Change the `InputDataSchema` to match those types, e.g.
` type InputDataSchema =float64 id, rstring address, int64 time; `

See the [doc for a full list of SPL types](https://www.ibm.com/support/knowledgecenter/SSCRJU_4.3.0/com.ibm.streams.ref.doc/doc/primitivetypes.html).

1. Make sure the topic you are subscribing to matches the topic published from the flow.
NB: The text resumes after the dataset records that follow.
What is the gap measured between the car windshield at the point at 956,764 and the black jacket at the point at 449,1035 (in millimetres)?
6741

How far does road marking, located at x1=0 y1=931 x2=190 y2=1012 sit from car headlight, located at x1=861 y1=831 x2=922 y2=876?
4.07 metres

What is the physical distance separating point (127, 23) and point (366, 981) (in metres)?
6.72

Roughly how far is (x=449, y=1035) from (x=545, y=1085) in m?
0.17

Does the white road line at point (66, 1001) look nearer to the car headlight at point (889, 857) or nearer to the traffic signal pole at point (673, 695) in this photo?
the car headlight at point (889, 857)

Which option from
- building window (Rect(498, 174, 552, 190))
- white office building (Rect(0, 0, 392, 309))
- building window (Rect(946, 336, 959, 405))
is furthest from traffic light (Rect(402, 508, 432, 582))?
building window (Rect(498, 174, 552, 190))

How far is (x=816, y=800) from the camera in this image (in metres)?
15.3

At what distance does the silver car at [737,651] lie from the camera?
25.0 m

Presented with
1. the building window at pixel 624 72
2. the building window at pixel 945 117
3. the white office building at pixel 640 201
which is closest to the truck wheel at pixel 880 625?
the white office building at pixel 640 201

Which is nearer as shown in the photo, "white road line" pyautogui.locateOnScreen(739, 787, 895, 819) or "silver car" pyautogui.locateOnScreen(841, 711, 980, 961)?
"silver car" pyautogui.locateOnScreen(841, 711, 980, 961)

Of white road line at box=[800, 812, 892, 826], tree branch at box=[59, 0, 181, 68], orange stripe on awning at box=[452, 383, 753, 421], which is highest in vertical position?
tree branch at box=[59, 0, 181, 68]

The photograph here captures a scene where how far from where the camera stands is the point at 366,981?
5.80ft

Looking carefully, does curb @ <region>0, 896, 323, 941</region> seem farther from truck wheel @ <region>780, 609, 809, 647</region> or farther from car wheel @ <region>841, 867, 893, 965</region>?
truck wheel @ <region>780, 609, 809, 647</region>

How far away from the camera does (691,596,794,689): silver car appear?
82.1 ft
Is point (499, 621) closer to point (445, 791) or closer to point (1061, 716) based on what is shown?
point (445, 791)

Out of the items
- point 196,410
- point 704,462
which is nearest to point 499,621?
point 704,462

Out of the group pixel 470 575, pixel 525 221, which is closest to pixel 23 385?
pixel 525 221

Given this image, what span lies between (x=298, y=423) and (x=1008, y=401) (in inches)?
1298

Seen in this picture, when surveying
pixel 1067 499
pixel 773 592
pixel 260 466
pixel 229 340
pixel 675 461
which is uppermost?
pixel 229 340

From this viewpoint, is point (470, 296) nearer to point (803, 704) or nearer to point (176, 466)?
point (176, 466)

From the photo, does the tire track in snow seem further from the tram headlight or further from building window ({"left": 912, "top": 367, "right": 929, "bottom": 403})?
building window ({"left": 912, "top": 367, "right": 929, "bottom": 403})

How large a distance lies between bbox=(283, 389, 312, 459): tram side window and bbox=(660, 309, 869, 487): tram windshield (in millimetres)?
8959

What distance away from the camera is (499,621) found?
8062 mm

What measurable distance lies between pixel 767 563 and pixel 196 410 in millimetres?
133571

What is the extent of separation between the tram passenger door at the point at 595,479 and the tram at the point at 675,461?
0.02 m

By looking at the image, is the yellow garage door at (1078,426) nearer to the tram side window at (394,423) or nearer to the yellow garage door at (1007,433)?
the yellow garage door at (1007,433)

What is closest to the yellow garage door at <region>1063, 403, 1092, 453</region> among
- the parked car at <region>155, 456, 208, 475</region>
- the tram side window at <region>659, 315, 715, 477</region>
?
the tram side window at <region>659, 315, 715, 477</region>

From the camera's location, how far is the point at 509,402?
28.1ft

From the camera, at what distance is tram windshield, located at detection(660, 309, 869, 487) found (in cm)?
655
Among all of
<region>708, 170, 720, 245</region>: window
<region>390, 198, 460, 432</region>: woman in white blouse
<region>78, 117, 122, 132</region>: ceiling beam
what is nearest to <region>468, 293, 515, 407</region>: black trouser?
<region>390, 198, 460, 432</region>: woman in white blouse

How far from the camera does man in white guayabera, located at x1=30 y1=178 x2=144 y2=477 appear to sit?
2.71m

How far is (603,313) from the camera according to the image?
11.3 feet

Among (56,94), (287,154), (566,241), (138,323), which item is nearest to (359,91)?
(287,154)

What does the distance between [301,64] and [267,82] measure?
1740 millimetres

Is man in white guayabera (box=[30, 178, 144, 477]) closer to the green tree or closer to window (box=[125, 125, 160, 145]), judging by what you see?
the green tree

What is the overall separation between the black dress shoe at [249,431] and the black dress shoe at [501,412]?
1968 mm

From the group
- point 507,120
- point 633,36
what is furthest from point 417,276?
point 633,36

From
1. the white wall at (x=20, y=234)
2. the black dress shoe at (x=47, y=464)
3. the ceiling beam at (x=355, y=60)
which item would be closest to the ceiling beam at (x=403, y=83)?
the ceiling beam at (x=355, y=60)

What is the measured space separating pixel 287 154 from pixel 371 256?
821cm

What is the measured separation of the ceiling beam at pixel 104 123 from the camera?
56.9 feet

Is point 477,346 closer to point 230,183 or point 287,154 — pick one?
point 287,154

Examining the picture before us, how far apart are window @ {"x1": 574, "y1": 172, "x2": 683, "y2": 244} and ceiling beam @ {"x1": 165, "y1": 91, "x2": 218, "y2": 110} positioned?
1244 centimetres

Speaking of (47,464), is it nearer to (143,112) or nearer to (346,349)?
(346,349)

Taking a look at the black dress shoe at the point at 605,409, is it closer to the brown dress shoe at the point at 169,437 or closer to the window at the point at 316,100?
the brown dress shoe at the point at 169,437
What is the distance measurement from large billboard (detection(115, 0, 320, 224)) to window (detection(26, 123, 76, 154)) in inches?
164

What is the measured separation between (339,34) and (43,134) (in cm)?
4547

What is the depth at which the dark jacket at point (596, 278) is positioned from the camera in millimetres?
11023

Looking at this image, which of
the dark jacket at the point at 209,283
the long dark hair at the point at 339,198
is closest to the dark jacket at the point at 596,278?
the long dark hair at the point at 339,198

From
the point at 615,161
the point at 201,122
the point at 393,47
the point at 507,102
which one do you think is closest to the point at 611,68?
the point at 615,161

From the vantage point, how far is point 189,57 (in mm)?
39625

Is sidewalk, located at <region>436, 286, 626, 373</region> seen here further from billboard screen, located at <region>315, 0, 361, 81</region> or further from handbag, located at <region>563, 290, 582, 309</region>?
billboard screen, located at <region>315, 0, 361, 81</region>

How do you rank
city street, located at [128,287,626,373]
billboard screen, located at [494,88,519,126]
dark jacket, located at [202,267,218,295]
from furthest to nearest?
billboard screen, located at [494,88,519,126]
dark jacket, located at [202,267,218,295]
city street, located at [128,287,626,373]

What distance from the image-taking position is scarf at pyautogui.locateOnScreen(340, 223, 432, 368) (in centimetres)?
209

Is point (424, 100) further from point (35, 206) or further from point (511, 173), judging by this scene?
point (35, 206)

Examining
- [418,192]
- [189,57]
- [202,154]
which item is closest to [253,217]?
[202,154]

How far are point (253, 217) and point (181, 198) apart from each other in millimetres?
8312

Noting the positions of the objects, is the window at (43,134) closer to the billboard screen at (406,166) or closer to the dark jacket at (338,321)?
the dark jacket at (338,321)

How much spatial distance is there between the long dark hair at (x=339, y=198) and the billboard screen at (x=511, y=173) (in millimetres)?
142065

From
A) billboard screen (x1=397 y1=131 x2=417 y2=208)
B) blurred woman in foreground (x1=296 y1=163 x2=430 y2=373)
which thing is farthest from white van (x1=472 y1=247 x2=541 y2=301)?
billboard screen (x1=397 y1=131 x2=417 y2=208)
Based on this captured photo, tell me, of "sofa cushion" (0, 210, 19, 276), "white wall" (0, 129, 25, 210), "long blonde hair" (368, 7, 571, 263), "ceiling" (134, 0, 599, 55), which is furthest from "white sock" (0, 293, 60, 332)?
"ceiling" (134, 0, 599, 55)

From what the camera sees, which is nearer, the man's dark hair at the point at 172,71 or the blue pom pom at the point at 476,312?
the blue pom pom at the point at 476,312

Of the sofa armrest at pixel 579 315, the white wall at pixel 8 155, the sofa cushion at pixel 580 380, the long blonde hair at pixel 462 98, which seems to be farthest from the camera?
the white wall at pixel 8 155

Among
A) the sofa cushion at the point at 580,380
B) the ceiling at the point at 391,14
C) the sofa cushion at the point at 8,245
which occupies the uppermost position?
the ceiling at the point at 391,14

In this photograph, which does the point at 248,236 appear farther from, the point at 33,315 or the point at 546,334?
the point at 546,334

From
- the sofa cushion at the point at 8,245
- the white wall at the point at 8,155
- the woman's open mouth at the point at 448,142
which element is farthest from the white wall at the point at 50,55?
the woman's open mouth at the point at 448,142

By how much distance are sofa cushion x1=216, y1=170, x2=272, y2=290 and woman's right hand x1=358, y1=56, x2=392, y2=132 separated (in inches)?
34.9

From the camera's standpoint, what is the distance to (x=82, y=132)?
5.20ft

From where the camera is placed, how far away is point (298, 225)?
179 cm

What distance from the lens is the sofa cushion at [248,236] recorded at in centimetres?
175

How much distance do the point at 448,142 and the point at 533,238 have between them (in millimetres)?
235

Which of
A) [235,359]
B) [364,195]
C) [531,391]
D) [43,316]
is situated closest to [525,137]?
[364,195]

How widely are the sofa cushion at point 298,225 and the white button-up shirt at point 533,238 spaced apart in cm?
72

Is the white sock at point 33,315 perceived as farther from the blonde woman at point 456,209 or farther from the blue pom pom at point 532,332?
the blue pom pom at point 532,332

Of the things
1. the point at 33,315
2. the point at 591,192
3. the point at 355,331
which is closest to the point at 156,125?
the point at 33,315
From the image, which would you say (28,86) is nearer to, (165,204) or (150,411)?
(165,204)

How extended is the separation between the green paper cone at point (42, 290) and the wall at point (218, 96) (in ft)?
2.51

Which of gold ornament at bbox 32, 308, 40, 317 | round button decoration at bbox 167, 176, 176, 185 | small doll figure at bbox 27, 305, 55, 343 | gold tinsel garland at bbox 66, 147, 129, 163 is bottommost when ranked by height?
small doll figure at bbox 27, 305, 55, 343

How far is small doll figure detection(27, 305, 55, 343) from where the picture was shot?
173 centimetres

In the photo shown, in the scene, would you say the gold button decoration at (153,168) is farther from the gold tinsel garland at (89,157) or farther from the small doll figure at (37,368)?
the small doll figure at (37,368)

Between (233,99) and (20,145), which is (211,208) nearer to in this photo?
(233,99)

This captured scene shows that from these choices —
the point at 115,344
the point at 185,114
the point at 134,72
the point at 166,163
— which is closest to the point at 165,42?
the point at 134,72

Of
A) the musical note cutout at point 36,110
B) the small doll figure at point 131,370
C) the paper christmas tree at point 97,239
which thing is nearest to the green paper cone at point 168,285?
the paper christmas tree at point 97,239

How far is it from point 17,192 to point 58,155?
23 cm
The default is `inputData`:
```
stream JsonDataToScore = Subscribe()
{
param
topic : "inputData" ;

}
```

3. Edit the `initialize.r` script to load your own model, at line 6. Make sure the model you are using is in the `etc/R` folder of your project.

4. Edit the scoring function in `predict.r` to use your own variables.

5. Change the `RScript` operator to send the data to the R script so that the attributes in your input match the variable names expected by the R script `predict.r`. Modify these lines as needed. E.g. if you wanted to map the `id` attribute to your input to a variable in the R script called `sensorId`, you would have:
```
stream RScriptResult = RScript(DataToScore)
{
param
initializationScriptFileName : $appDir + "/etc/R/initialize.r" ; //edit this file to load your model
rScriptFileName : $appDir + "/etc/R/predict.r" ; //
streamAttributes : id;
rObjects : "sensorId" ;
```

6. Change the `RScript` operator to retreive the results from your RScript:

```
stream RScriptResult = RScript(DataToScore)
{
param
initializationScriptFileName : $appDir + "/etc/R/initialize.r" ; //edit this file to load your model
rScriptFileName : $appDir + "/etc/R/predict.r" ; //
streamAttributes : id;
rObjects : "sensorId" ;
output
RScriptResult : forecastedValue1 = fromR("value1"),
forecastedValue2 = fromR("value2") ;
}
```
In the example above, `predict.r` has a value called `value1` and `value2` which we want to retreive.

7. Add the names of the output add the attribute names to the `ForecastedResults` type definition on line 12 of ForecastingTemplate.spl:
```
type ForecastResult = tuple , InputDataSchema;
```
8. Compile and run the sample - right click the SPL file in the tree view and select "Build and submit job":

![](http://ibmstreams.github.io/streamsx.documentation/images/atom/jpg/build-submit.png)

9. Go back to the flow to see the results once the application is built successfully.